The other RNC seat went to Kim Lehman, head of the Iowa Right to Life Committee, and both campaigned on forcing the party to showcase its hard-line opposition to abortion and gay rights. Scheffler says he backs McCain but concedes there isn't much enthusiasm among religious conservatives.
"It's not where it should be, but there's potential there," said Scheffler. "I've encouraged the McCain campaign, I've told them several times that I would be more than willing to put together a small group of people the campaign needs to have a dialogue with."
The balancing act McCain must walk nationally is firming up his conservative base while reaching out to independents. Scheffler warned the equation is different in Iowa and throughout the Midwest.
"To succeed in Iowa, it's because you have a big turnout of self-identified evangelicals," said Scheffler. "I don't see that scenario changing."
Randy Feenstra, another Plymouth County activist, doesn't see these voters turning to Democrat Barack Obama, but he worries that they "just won't vote."
Top Republicans acknowledge the problem and vow to ease concerns. On a recent visit to Iowa, Republican National Chairman Mike Duncan delivered a pep talk about McCain. "For a public figure, he's a very private man," Duncan said, but he promised the campaign would offer a clearer view of McCain as a person "as we move through this fall."
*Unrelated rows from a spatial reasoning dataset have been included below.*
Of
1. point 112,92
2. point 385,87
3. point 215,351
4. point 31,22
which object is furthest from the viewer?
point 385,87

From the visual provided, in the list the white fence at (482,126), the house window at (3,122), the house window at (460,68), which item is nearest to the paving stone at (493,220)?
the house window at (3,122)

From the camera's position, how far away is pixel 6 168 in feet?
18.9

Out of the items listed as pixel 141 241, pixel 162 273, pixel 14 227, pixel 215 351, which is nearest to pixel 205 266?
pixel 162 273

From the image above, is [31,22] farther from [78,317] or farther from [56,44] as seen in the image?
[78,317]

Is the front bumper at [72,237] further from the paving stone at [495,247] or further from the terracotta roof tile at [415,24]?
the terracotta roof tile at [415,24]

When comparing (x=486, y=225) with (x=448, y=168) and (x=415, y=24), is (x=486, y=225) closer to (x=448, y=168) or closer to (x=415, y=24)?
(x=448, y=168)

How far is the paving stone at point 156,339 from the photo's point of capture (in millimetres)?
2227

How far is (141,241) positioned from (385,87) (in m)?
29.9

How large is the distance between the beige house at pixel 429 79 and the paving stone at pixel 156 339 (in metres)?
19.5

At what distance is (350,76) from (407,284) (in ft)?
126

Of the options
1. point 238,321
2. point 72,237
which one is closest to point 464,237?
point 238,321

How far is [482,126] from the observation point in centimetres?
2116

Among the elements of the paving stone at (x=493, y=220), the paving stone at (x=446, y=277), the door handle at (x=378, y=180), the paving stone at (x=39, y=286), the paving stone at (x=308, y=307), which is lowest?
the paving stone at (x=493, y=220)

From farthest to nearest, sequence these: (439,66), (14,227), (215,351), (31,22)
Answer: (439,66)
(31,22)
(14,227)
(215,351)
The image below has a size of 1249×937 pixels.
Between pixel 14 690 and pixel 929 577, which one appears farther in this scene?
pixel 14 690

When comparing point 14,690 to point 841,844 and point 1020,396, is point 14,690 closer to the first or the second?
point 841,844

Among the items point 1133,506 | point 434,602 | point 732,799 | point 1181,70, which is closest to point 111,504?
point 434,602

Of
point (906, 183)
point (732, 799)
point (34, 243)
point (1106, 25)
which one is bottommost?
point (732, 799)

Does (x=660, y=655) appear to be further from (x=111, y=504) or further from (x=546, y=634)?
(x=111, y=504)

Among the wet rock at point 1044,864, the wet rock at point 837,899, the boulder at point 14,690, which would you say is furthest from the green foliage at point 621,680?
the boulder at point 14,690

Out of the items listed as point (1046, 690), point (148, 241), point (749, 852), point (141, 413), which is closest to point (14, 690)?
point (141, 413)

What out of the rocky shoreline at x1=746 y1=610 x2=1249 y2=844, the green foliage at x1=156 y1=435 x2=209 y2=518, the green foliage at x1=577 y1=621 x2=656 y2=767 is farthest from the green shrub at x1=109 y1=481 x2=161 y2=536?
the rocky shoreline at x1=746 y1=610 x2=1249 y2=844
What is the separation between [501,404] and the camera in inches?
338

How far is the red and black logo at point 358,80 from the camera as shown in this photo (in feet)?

But some religious conservatives wonder if McCain even has the potential to stir their passion. "Some said he was the safe alternative," Zylstra, the college president and talk show host, said. "He just doesn't ignite the fire."
Sharing regular morning coffee here with Droog and Rens, Jake Kieft, who backed Bush with enthusiasm, shrugged his shoulders over the campaign.
"I'm hanging on the fence, I really am," Kieft said.